Am Abend kletterten vor einer für den „Tag X“ angekündigten Großdemonstration sieben Aktivisten auf das Dach des Nordflügels und enthüllten ein Banner neben dem Abrissloch. „Brandstifter Schuster - raus aus dem Rathaus“, hieß es mit Blick auf Stuttgarts Oberbürgermeister Wolfgang Schuster (CDU), der für das Projekt ist. Sie wollen das Dach erst wieder verlassen, wenn Bundesverkehrsminister Peter Ramsauer (CSU) den Abrissstopp veranlasst. Im Bahnhof hinderten Aktivisten für rund eine Stunde einen TGV in Richtung Paris daran, abzufahren. Die Bundespolizei sperrte nach Bahnangaben aus Sicherheitsgründen die daneben liegenden Gleise ab. Der Bahnverkehr wurde behindert, es kam zu Verspätungen. Schon vor der Großdemonstration hatten zahlreiche Gegner vor den geschlossenen Toren des Alten Schlosses – unweit des Bahnhofs - lautstark protestiert. Im Innenhof eröffnete der Oberbürgermeister das Weindorf.
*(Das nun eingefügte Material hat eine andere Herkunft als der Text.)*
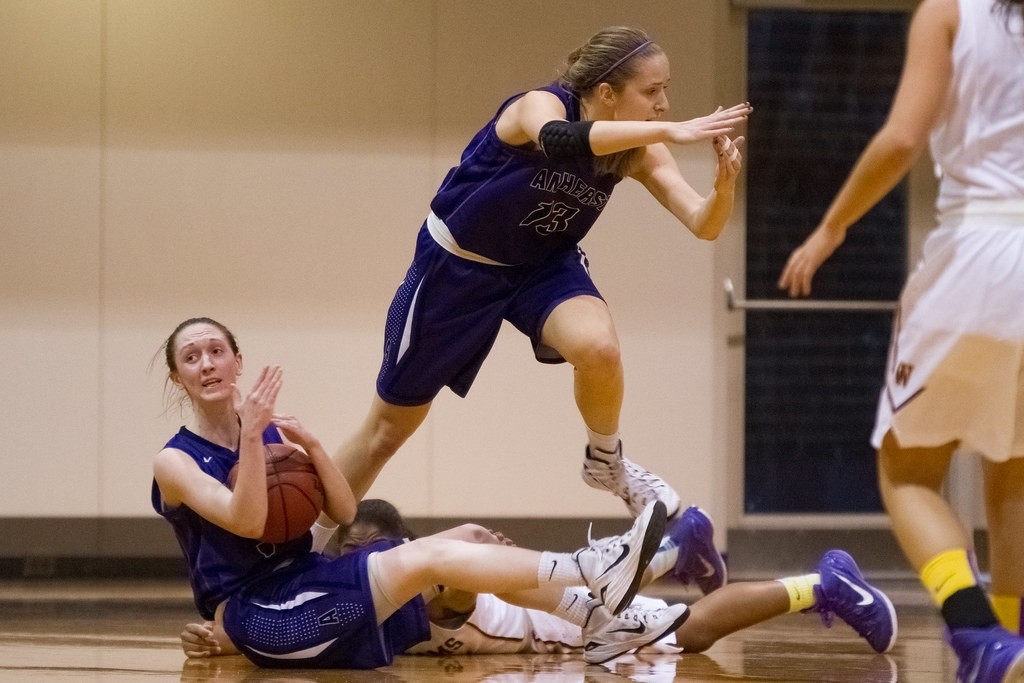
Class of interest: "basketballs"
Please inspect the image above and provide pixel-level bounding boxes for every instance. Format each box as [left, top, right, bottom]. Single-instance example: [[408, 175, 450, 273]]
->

Einer der Initiatoren des Protests gegen das Milliarden-Bahnprojekt kündigte eine Dauerblockade mindestens bis zu diesem Freitag an. Er rief die Demonstranten dazu auf, zahlreich zu erscheinen. Sie sollten Lastwagen daran hindern, auf das Gelände zu fahren. Für den Freitagabend (19.00) sei zudem eine Großdemonstration mit Menschenkette um den nahe gelegenen Landtag geplant. Die Initiatoren hofften auf 50 000 Teilnehmer. Nachdem sich die Meldung vom Beginn der Abbrucharbeiten herumgesprochen hatte, strömten am Nachmittag Demonstranten zum Bahnhof. Die Beamten bauten zusätzliche Zäune auf und umzingelten die Sitzblockierer. Die meisten verließen daraufhin freiwillig den Platz, andere wurden weggetragen. Ein Demonstrant hatte sich mit Handschellen an den großen Bauzaun gekettet, die Polizei rückte daraufhin mit einem Bolzenschneider an.

Der verkehrspolitische Sprecher der Landtags-Grünen Werner Wölfle bezeichnete den Abriss als „Provokation“ und „Demonstration der Unbelehrbarkeit“ der Projektbefürworter. Unterdessen hat die Forderung eines Mitschöpfers von Stuttgart 21 nach dem Stopp des Bahnprojekts für Wirbel gesorgt. Der 85 Jahre alte Architekt Frei Otto, der vor einem Jahr aus der Projektgruppe ausgeschieden war, befürchtete im Magazin „stern“ unter anderem, dass der Bahnhof überschwemmt werden oder „wie ein U-Boot aus dem Meer“ aufsteigen könnte. Denn die Erde unter Stuttgart sei voller Wasser und Quellen sowie Gipsschichten mit hohem Anhydridanteil. Die Projektträger wiesen die Vorwürfe des Architekten als „Panikmache“ zurück. „Die Äußerungen von Frei Otto sind fachlich nicht fundiert und entbehren einer soliden Grundlage“, sagte Wolfgang Drexler, Sprecher des Bahnprojekts Stuttgart-Ulm. In Stuttgart seien schon in denselben geologischen Schichten Tunnel gebaut worden und es sei nichts passiert. Auch ein Sprecher des Umwelt- und Verkehrsministeriums wies die Forderung Ottos zurück. Am 13. August war bereits ein Vordach abgebaut worden. Es war der erste äußerlich sichtbare Eingriff an dem denkmalgeschützten Gebäude des Architekten Paul Bonatz (1877-1956). Bei dem 4,1 Milliarden Euro teuren Vorhaben wird der Kopfbahnhof in eine unterirdische Durchgangsstation umgewandelt, mit einem unterirdischen Ring an die Zulaufstrecken und mit einem Tunnel an den Flughafen und die Schnellbahnstrecke nach Ulm angebunden. Seit Wochen protestieren tausende Menschen gegen das Milliardenprojekt.